By the time Kylie wraps, you realize why her voice resonates. She is open enough to share the vulnerable or ridiculous parts (the witch costume revolt, the dinosaur exile, her own mean-during-pregnancy hindsight), but disciplined enough to draw lines about credit and care. She can be irreverent without being unkind, and fiercely practical without losing the laugh.

If you’re a parent, you’ll probably screenshot her costume rules and tape them inside a closet door. If you’re expecting, you might retire “we’re pregnant” in favor of a phrase that lands better on both ears. And if you’re a listener who always wants “just twelve more minutes,” you’ll be quoting Queen Emma’s case for a Cool 60 until the show finally caves.

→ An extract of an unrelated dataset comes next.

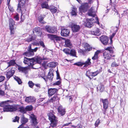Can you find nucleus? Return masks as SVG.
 I'll return each instance as SVG.
<instances>
[{"label":"nucleus","mask_w":128,"mask_h":128,"mask_svg":"<svg viewBox=\"0 0 128 128\" xmlns=\"http://www.w3.org/2000/svg\"><path fill=\"white\" fill-rule=\"evenodd\" d=\"M88 14L90 16H91L93 17H94V18H90L88 20V18L86 20V26L89 28L93 26V22H92V21L94 20V19L96 20L95 22L98 25H100V23L97 17H95L96 15L95 14L94 12V11L92 7L89 10Z\"/></svg>","instance_id":"1"},{"label":"nucleus","mask_w":128,"mask_h":128,"mask_svg":"<svg viewBox=\"0 0 128 128\" xmlns=\"http://www.w3.org/2000/svg\"><path fill=\"white\" fill-rule=\"evenodd\" d=\"M10 101V100H7L2 101L0 102V106L3 108L4 112H14L17 110L16 107L10 105L8 102Z\"/></svg>","instance_id":"2"},{"label":"nucleus","mask_w":128,"mask_h":128,"mask_svg":"<svg viewBox=\"0 0 128 128\" xmlns=\"http://www.w3.org/2000/svg\"><path fill=\"white\" fill-rule=\"evenodd\" d=\"M49 120L51 122L50 126L52 127H55L56 126L57 120L56 117L54 114L52 110H50L48 114Z\"/></svg>","instance_id":"3"},{"label":"nucleus","mask_w":128,"mask_h":128,"mask_svg":"<svg viewBox=\"0 0 128 128\" xmlns=\"http://www.w3.org/2000/svg\"><path fill=\"white\" fill-rule=\"evenodd\" d=\"M47 35L51 40H53L55 42L60 41L62 38V37L58 36L56 35L48 34Z\"/></svg>","instance_id":"4"},{"label":"nucleus","mask_w":128,"mask_h":128,"mask_svg":"<svg viewBox=\"0 0 128 128\" xmlns=\"http://www.w3.org/2000/svg\"><path fill=\"white\" fill-rule=\"evenodd\" d=\"M32 59L34 60L33 62V66L36 63L41 65L42 62H43V60H45V58H42L38 56L32 58Z\"/></svg>","instance_id":"5"},{"label":"nucleus","mask_w":128,"mask_h":128,"mask_svg":"<svg viewBox=\"0 0 128 128\" xmlns=\"http://www.w3.org/2000/svg\"><path fill=\"white\" fill-rule=\"evenodd\" d=\"M89 8L88 4L86 3L82 4L79 7L80 11L81 12H85L88 10Z\"/></svg>","instance_id":"6"},{"label":"nucleus","mask_w":128,"mask_h":128,"mask_svg":"<svg viewBox=\"0 0 128 128\" xmlns=\"http://www.w3.org/2000/svg\"><path fill=\"white\" fill-rule=\"evenodd\" d=\"M34 61L33 60L32 58H30L25 57L24 58V62L25 64H27L28 65L32 67L33 66V62Z\"/></svg>","instance_id":"7"},{"label":"nucleus","mask_w":128,"mask_h":128,"mask_svg":"<svg viewBox=\"0 0 128 128\" xmlns=\"http://www.w3.org/2000/svg\"><path fill=\"white\" fill-rule=\"evenodd\" d=\"M70 31L69 30L66 28H62L61 29V34L63 36H69Z\"/></svg>","instance_id":"8"},{"label":"nucleus","mask_w":128,"mask_h":128,"mask_svg":"<svg viewBox=\"0 0 128 128\" xmlns=\"http://www.w3.org/2000/svg\"><path fill=\"white\" fill-rule=\"evenodd\" d=\"M58 114L60 116H64L66 112L65 109L62 106H59L57 108Z\"/></svg>","instance_id":"9"},{"label":"nucleus","mask_w":128,"mask_h":128,"mask_svg":"<svg viewBox=\"0 0 128 128\" xmlns=\"http://www.w3.org/2000/svg\"><path fill=\"white\" fill-rule=\"evenodd\" d=\"M72 31L73 32H76L79 31L80 29V27L79 25L72 24L70 26Z\"/></svg>","instance_id":"10"},{"label":"nucleus","mask_w":128,"mask_h":128,"mask_svg":"<svg viewBox=\"0 0 128 128\" xmlns=\"http://www.w3.org/2000/svg\"><path fill=\"white\" fill-rule=\"evenodd\" d=\"M102 43L104 45H106L108 43V38L106 36H103L100 38Z\"/></svg>","instance_id":"11"},{"label":"nucleus","mask_w":128,"mask_h":128,"mask_svg":"<svg viewBox=\"0 0 128 128\" xmlns=\"http://www.w3.org/2000/svg\"><path fill=\"white\" fill-rule=\"evenodd\" d=\"M58 90L56 88H50L48 89V93L49 96L50 97L57 92Z\"/></svg>","instance_id":"12"},{"label":"nucleus","mask_w":128,"mask_h":128,"mask_svg":"<svg viewBox=\"0 0 128 128\" xmlns=\"http://www.w3.org/2000/svg\"><path fill=\"white\" fill-rule=\"evenodd\" d=\"M25 2L24 0L20 1L19 2L17 8L18 11L20 12V11H21L22 8L24 6V4Z\"/></svg>","instance_id":"13"},{"label":"nucleus","mask_w":128,"mask_h":128,"mask_svg":"<svg viewBox=\"0 0 128 128\" xmlns=\"http://www.w3.org/2000/svg\"><path fill=\"white\" fill-rule=\"evenodd\" d=\"M45 29L46 31L50 33H54L57 32L54 28L51 27L49 26H45Z\"/></svg>","instance_id":"14"},{"label":"nucleus","mask_w":128,"mask_h":128,"mask_svg":"<svg viewBox=\"0 0 128 128\" xmlns=\"http://www.w3.org/2000/svg\"><path fill=\"white\" fill-rule=\"evenodd\" d=\"M25 101L28 103H34L35 102V99L34 97H28L26 98Z\"/></svg>","instance_id":"15"},{"label":"nucleus","mask_w":128,"mask_h":128,"mask_svg":"<svg viewBox=\"0 0 128 128\" xmlns=\"http://www.w3.org/2000/svg\"><path fill=\"white\" fill-rule=\"evenodd\" d=\"M14 73V71L12 70H10L6 74V76L7 78L9 79L11 77L13 76Z\"/></svg>","instance_id":"16"},{"label":"nucleus","mask_w":128,"mask_h":128,"mask_svg":"<svg viewBox=\"0 0 128 128\" xmlns=\"http://www.w3.org/2000/svg\"><path fill=\"white\" fill-rule=\"evenodd\" d=\"M91 34L99 36L100 34V32L99 31V30L97 28H96L95 30L91 32Z\"/></svg>","instance_id":"17"},{"label":"nucleus","mask_w":128,"mask_h":128,"mask_svg":"<svg viewBox=\"0 0 128 128\" xmlns=\"http://www.w3.org/2000/svg\"><path fill=\"white\" fill-rule=\"evenodd\" d=\"M48 80H49L51 82L52 80L54 77V74L53 72H48V75L47 76Z\"/></svg>","instance_id":"18"},{"label":"nucleus","mask_w":128,"mask_h":128,"mask_svg":"<svg viewBox=\"0 0 128 128\" xmlns=\"http://www.w3.org/2000/svg\"><path fill=\"white\" fill-rule=\"evenodd\" d=\"M48 9L52 14L55 13L57 11V8L53 6H50Z\"/></svg>","instance_id":"19"},{"label":"nucleus","mask_w":128,"mask_h":128,"mask_svg":"<svg viewBox=\"0 0 128 128\" xmlns=\"http://www.w3.org/2000/svg\"><path fill=\"white\" fill-rule=\"evenodd\" d=\"M40 28H34L33 30V32L34 33L36 32V33L37 35H41L42 34V32L40 31Z\"/></svg>","instance_id":"20"},{"label":"nucleus","mask_w":128,"mask_h":128,"mask_svg":"<svg viewBox=\"0 0 128 128\" xmlns=\"http://www.w3.org/2000/svg\"><path fill=\"white\" fill-rule=\"evenodd\" d=\"M104 58L106 60H110L112 57V55L106 52H104L103 54Z\"/></svg>","instance_id":"21"},{"label":"nucleus","mask_w":128,"mask_h":128,"mask_svg":"<svg viewBox=\"0 0 128 128\" xmlns=\"http://www.w3.org/2000/svg\"><path fill=\"white\" fill-rule=\"evenodd\" d=\"M38 49V48L36 47L34 49H30V50H28L30 55V56H32L34 54V52H36Z\"/></svg>","instance_id":"22"},{"label":"nucleus","mask_w":128,"mask_h":128,"mask_svg":"<svg viewBox=\"0 0 128 128\" xmlns=\"http://www.w3.org/2000/svg\"><path fill=\"white\" fill-rule=\"evenodd\" d=\"M84 48L86 51H89L92 50V47L87 43L85 44L84 45Z\"/></svg>","instance_id":"23"},{"label":"nucleus","mask_w":128,"mask_h":128,"mask_svg":"<svg viewBox=\"0 0 128 128\" xmlns=\"http://www.w3.org/2000/svg\"><path fill=\"white\" fill-rule=\"evenodd\" d=\"M26 12V10L25 6L23 8H22V11H21V21L22 22H23L24 21V18H22V16L23 15V14L25 13Z\"/></svg>","instance_id":"24"},{"label":"nucleus","mask_w":128,"mask_h":128,"mask_svg":"<svg viewBox=\"0 0 128 128\" xmlns=\"http://www.w3.org/2000/svg\"><path fill=\"white\" fill-rule=\"evenodd\" d=\"M28 120L25 118L24 116H23L21 119V122L22 124H22H26L28 121Z\"/></svg>","instance_id":"25"},{"label":"nucleus","mask_w":128,"mask_h":128,"mask_svg":"<svg viewBox=\"0 0 128 128\" xmlns=\"http://www.w3.org/2000/svg\"><path fill=\"white\" fill-rule=\"evenodd\" d=\"M32 125L35 126L37 124V120L34 116H32L31 117Z\"/></svg>","instance_id":"26"},{"label":"nucleus","mask_w":128,"mask_h":128,"mask_svg":"<svg viewBox=\"0 0 128 128\" xmlns=\"http://www.w3.org/2000/svg\"><path fill=\"white\" fill-rule=\"evenodd\" d=\"M102 102L103 104V108H108V102L107 99H102Z\"/></svg>","instance_id":"27"},{"label":"nucleus","mask_w":128,"mask_h":128,"mask_svg":"<svg viewBox=\"0 0 128 128\" xmlns=\"http://www.w3.org/2000/svg\"><path fill=\"white\" fill-rule=\"evenodd\" d=\"M65 43V45L66 46L70 48L72 46V44L70 40L68 39L66 40Z\"/></svg>","instance_id":"28"},{"label":"nucleus","mask_w":128,"mask_h":128,"mask_svg":"<svg viewBox=\"0 0 128 128\" xmlns=\"http://www.w3.org/2000/svg\"><path fill=\"white\" fill-rule=\"evenodd\" d=\"M8 67H9L11 66H14L16 64L15 60H10L9 62L8 63Z\"/></svg>","instance_id":"29"},{"label":"nucleus","mask_w":128,"mask_h":128,"mask_svg":"<svg viewBox=\"0 0 128 128\" xmlns=\"http://www.w3.org/2000/svg\"><path fill=\"white\" fill-rule=\"evenodd\" d=\"M18 70L20 71H21L23 72L26 74L27 73V68L26 67H20L18 68Z\"/></svg>","instance_id":"30"},{"label":"nucleus","mask_w":128,"mask_h":128,"mask_svg":"<svg viewBox=\"0 0 128 128\" xmlns=\"http://www.w3.org/2000/svg\"><path fill=\"white\" fill-rule=\"evenodd\" d=\"M90 59L88 58V60L85 62H83L84 65V66H86L89 65H90L91 64L90 62Z\"/></svg>","instance_id":"31"},{"label":"nucleus","mask_w":128,"mask_h":128,"mask_svg":"<svg viewBox=\"0 0 128 128\" xmlns=\"http://www.w3.org/2000/svg\"><path fill=\"white\" fill-rule=\"evenodd\" d=\"M117 32V30H115L114 32L110 36V44H111L112 43V39L113 38L114 36H115L116 33Z\"/></svg>","instance_id":"32"},{"label":"nucleus","mask_w":128,"mask_h":128,"mask_svg":"<svg viewBox=\"0 0 128 128\" xmlns=\"http://www.w3.org/2000/svg\"><path fill=\"white\" fill-rule=\"evenodd\" d=\"M70 54L71 56L77 57L76 55V51L74 49H72L70 50Z\"/></svg>","instance_id":"33"},{"label":"nucleus","mask_w":128,"mask_h":128,"mask_svg":"<svg viewBox=\"0 0 128 128\" xmlns=\"http://www.w3.org/2000/svg\"><path fill=\"white\" fill-rule=\"evenodd\" d=\"M10 28L13 27L14 24V22L12 18H10L9 20Z\"/></svg>","instance_id":"34"},{"label":"nucleus","mask_w":128,"mask_h":128,"mask_svg":"<svg viewBox=\"0 0 128 128\" xmlns=\"http://www.w3.org/2000/svg\"><path fill=\"white\" fill-rule=\"evenodd\" d=\"M14 78V80L17 81L18 84H22V82L20 78L16 76H15Z\"/></svg>","instance_id":"35"},{"label":"nucleus","mask_w":128,"mask_h":128,"mask_svg":"<svg viewBox=\"0 0 128 128\" xmlns=\"http://www.w3.org/2000/svg\"><path fill=\"white\" fill-rule=\"evenodd\" d=\"M55 63L54 62H52L48 64L47 66L50 67L54 68L56 66Z\"/></svg>","instance_id":"36"},{"label":"nucleus","mask_w":128,"mask_h":128,"mask_svg":"<svg viewBox=\"0 0 128 128\" xmlns=\"http://www.w3.org/2000/svg\"><path fill=\"white\" fill-rule=\"evenodd\" d=\"M41 6L42 8H46L48 9V5L47 3L46 2L42 3L41 4Z\"/></svg>","instance_id":"37"},{"label":"nucleus","mask_w":128,"mask_h":128,"mask_svg":"<svg viewBox=\"0 0 128 128\" xmlns=\"http://www.w3.org/2000/svg\"><path fill=\"white\" fill-rule=\"evenodd\" d=\"M58 101L59 100V98L58 96L57 95H55L53 98H52L50 99L51 101L53 102L56 100Z\"/></svg>","instance_id":"38"},{"label":"nucleus","mask_w":128,"mask_h":128,"mask_svg":"<svg viewBox=\"0 0 128 128\" xmlns=\"http://www.w3.org/2000/svg\"><path fill=\"white\" fill-rule=\"evenodd\" d=\"M72 16H76L77 14V10L76 8H73L71 12Z\"/></svg>","instance_id":"39"},{"label":"nucleus","mask_w":128,"mask_h":128,"mask_svg":"<svg viewBox=\"0 0 128 128\" xmlns=\"http://www.w3.org/2000/svg\"><path fill=\"white\" fill-rule=\"evenodd\" d=\"M74 64L78 66H82L84 65V64H83V62H77L74 63Z\"/></svg>","instance_id":"40"},{"label":"nucleus","mask_w":128,"mask_h":128,"mask_svg":"<svg viewBox=\"0 0 128 128\" xmlns=\"http://www.w3.org/2000/svg\"><path fill=\"white\" fill-rule=\"evenodd\" d=\"M113 48L111 47H108L106 49V50L109 51L110 53H112L114 52Z\"/></svg>","instance_id":"41"},{"label":"nucleus","mask_w":128,"mask_h":128,"mask_svg":"<svg viewBox=\"0 0 128 128\" xmlns=\"http://www.w3.org/2000/svg\"><path fill=\"white\" fill-rule=\"evenodd\" d=\"M29 86L31 88H32L34 85V84L32 81H30L28 83Z\"/></svg>","instance_id":"42"},{"label":"nucleus","mask_w":128,"mask_h":128,"mask_svg":"<svg viewBox=\"0 0 128 128\" xmlns=\"http://www.w3.org/2000/svg\"><path fill=\"white\" fill-rule=\"evenodd\" d=\"M25 108L26 110L30 111L32 110L33 107L31 105L28 106H26Z\"/></svg>","instance_id":"43"},{"label":"nucleus","mask_w":128,"mask_h":128,"mask_svg":"<svg viewBox=\"0 0 128 128\" xmlns=\"http://www.w3.org/2000/svg\"><path fill=\"white\" fill-rule=\"evenodd\" d=\"M44 17H43L41 15L38 17V20L40 22L42 23H43L42 22L43 20L44 19Z\"/></svg>","instance_id":"44"},{"label":"nucleus","mask_w":128,"mask_h":128,"mask_svg":"<svg viewBox=\"0 0 128 128\" xmlns=\"http://www.w3.org/2000/svg\"><path fill=\"white\" fill-rule=\"evenodd\" d=\"M63 51L66 54H70V50L68 48H64L63 50Z\"/></svg>","instance_id":"45"},{"label":"nucleus","mask_w":128,"mask_h":128,"mask_svg":"<svg viewBox=\"0 0 128 128\" xmlns=\"http://www.w3.org/2000/svg\"><path fill=\"white\" fill-rule=\"evenodd\" d=\"M19 111L22 113H25L26 112L25 110L24 107L21 106L19 108Z\"/></svg>","instance_id":"46"},{"label":"nucleus","mask_w":128,"mask_h":128,"mask_svg":"<svg viewBox=\"0 0 128 128\" xmlns=\"http://www.w3.org/2000/svg\"><path fill=\"white\" fill-rule=\"evenodd\" d=\"M19 119V117L16 116L13 118V122H18Z\"/></svg>","instance_id":"47"},{"label":"nucleus","mask_w":128,"mask_h":128,"mask_svg":"<svg viewBox=\"0 0 128 128\" xmlns=\"http://www.w3.org/2000/svg\"><path fill=\"white\" fill-rule=\"evenodd\" d=\"M34 39L33 38V36H31L30 38H27L26 40V41L29 42L32 40H34Z\"/></svg>","instance_id":"48"},{"label":"nucleus","mask_w":128,"mask_h":128,"mask_svg":"<svg viewBox=\"0 0 128 128\" xmlns=\"http://www.w3.org/2000/svg\"><path fill=\"white\" fill-rule=\"evenodd\" d=\"M100 92H102L104 90V87L103 85H100L98 87Z\"/></svg>","instance_id":"49"},{"label":"nucleus","mask_w":128,"mask_h":128,"mask_svg":"<svg viewBox=\"0 0 128 128\" xmlns=\"http://www.w3.org/2000/svg\"><path fill=\"white\" fill-rule=\"evenodd\" d=\"M14 18L16 20L18 21L19 20V15L18 14H16L14 16Z\"/></svg>","instance_id":"50"},{"label":"nucleus","mask_w":128,"mask_h":128,"mask_svg":"<svg viewBox=\"0 0 128 128\" xmlns=\"http://www.w3.org/2000/svg\"><path fill=\"white\" fill-rule=\"evenodd\" d=\"M118 66V64H116L115 62H112L111 64V66L113 67H116Z\"/></svg>","instance_id":"51"},{"label":"nucleus","mask_w":128,"mask_h":128,"mask_svg":"<svg viewBox=\"0 0 128 128\" xmlns=\"http://www.w3.org/2000/svg\"><path fill=\"white\" fill-rule=\"evenodd\" d=\"M40 44L42 46L43 48H45L46 47L45 46L44 44L43 41L40 40L39 42Z\"/></svg>","instance_id":"52"},{"label":"nucleus","mask_w":128,"mask_h":128,"mask_svg":"<svg viewBox=\"0 0 128 128\" xmlns=\"http://www.w3.org/2000/svg\"><path fill=\"white\" fill-rule=\"evenodd\" d=\"M22 55H24V56L29 57L30 56V54L29 53V52H26L22 54Z\"/></svg>","instance_id":"53"},{"label":"nucleus","mask_w":128,"mask_h":128,"mask_svg":"<svg viewBox=\"0 0 128 128\" xmlns=\"http://www.w3.org/2000/svg\"><path fill=\"white\" fill-rule=\"evenodd\" d=\"M100 120L99 119H98L96 122L95 123V126L97 127L98 126L99 124L100 123Z\"/></svg>","instance_id":"54"},{"label":"nucleus","mask_w":128,"mask_h":128,"mask_svg":"<svg viewBox=\"0 0 128 128\" xmlns=\"http://www.w3.org/2000/svg\"><path fill=\"white\" fill-rule=\"evenodd\" d=\"M78 52H79L80 53L84 55V54L85 53V51L82 50L81 49H80L78 50Z\"/></svg>","instance_id":"55"},{"label":"nucleus","mask_w":128,"mask_h":128,"mask_svg":"<svg viewBox=\"0 0 128 128\" xmlns=\"http://www.w3.org/2000/svg\"><path fill=\"white\" fill-rule=\"evenodd\" d=\"M8 7L9 10L11 12H13L14 11V10L13 8V7L11 6L10 5L8 4Z\"/></svg>","instance_id":"56"},{"label":"nucleus","mask_w":128,"mask_h":128,"mask_svg":"<svg viewBox=\"0 0 128 128\" xmlns=\"http://www.w3.org/2000/svg\"><path fill=\"white\" fill-rule=\"evenodd\" d=\"M5 78V77L2 76L0 75V82L4 81Z\"/></svg>","instance_id":"57"},{"label":"nucleus","mask_w":128,"mask_h":128,"mask_svg":"<svg viewBox=\"0 0 128 128\" xmlns=\"http://www.w3.org/2000/svg\"><path fill=\"white\" fill-rule=\"evenodd\" d=\"M60 83L61 82L60 81V80H59V81H58L54 83L53 85L54 86L58 85L60 84Z\"/></svg>","instance_id":"58"},{"label":"nucleus","mask_w":128,"mask_h":128,"mask_svg":"<svg viewBox=\"0 0 128 128\" xmlns=\"http://www.w3.org/2000/svg\"><path fill=\"white\" fill-rule=\"evenodd\" d=\"M107 108H103V109L102 110V112L104 114L106 115V114Z\"/></svg>","instance_id":"59"},{"label":"nucleus","mask_w":128,"mask_h":128,"mask_svg":"<svg viewBox=\"0 0 128 128\" xmlns=\"http://www.w3.org/2000/svg\"><path fill=\"white\" fill-rule=\"evenodd\" d=\"M4 94V92L0 89V96H3Z\"/></svg>","instance_id":"60"},{"label":"nucleus","mask_w":128,"mask_h":128,"mask_svg":"<svg viewBox=\"0 0 128 128\" xmlns=\"http://www.w3.org/2000/svg\"><path fill=\"white\" fill-rule=\"evenodd\" d=\"M56 79L57 80H58V79H60V76L59 73L57 71H56Z\"/></svg>","instance_id":"61"},{"label":"nucleus","mask_w":128,"mask_h":128,"mask_svg":"<svg viewBox=\"0 0 128 128\" xmlns=\"http://www.w3.org/2000/svg\"><path fill=\"white\" fill-rule=\"evenodd\" d=\"M10 34H14L13 30V27L10 28Z\"/></svg>","instance_id":"62"},{"label":"nucleus","mask_w":128,"mask_h":128,"mask_svg":"<svg viewBox=\"0 0 128 128\" xmlns=\"http://www.w3.org/2000/svg\"><path fill=\"white\" fill-rule=\"evenodd\" d=\"M98 74V72H92L91 74V75L92 76H96V75H97V74Z\"/></svg>","instance_id":"63"},{"label":"nucleus","mask_w":128,"mask_h":128,"mask_svg":"<svg viewBox=\"0 0 128 128\" xmlns=\"http://www.w3.org/2000/svg\"><path fill=\"white\" fill-rule=\"evenodd\" d=\"M43 62L42 63H41V65H42V66L43 67H45L46 66V64L47 62L46 61H44V62Z\"/></svg>","instance_id":"64"}]
</instances>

There’s one more quiet lesson tucked between the jokes and the candy talk: the best family stories don’t need perfect staging. They need honest characters and a narrator willing to admit that sometimes the plan turns into a pumpkin at 5:55 p.m. The Kelces will still get out the door—maybe not as Atlantica royalty, but as themselves. And that, in this house and in this show, is always the better costume.

Kylie Kelce didn’t set out to be anyone’s parenting guru. But in an episode that spans trick-or-treat triage, language ethics, and a rogue producer’s TED Talk, she lands on a simple creed that works in October and all year: comfort over optics, credit where it’s due, and make room for the story to run a little long—because that’s where the good stuff lives.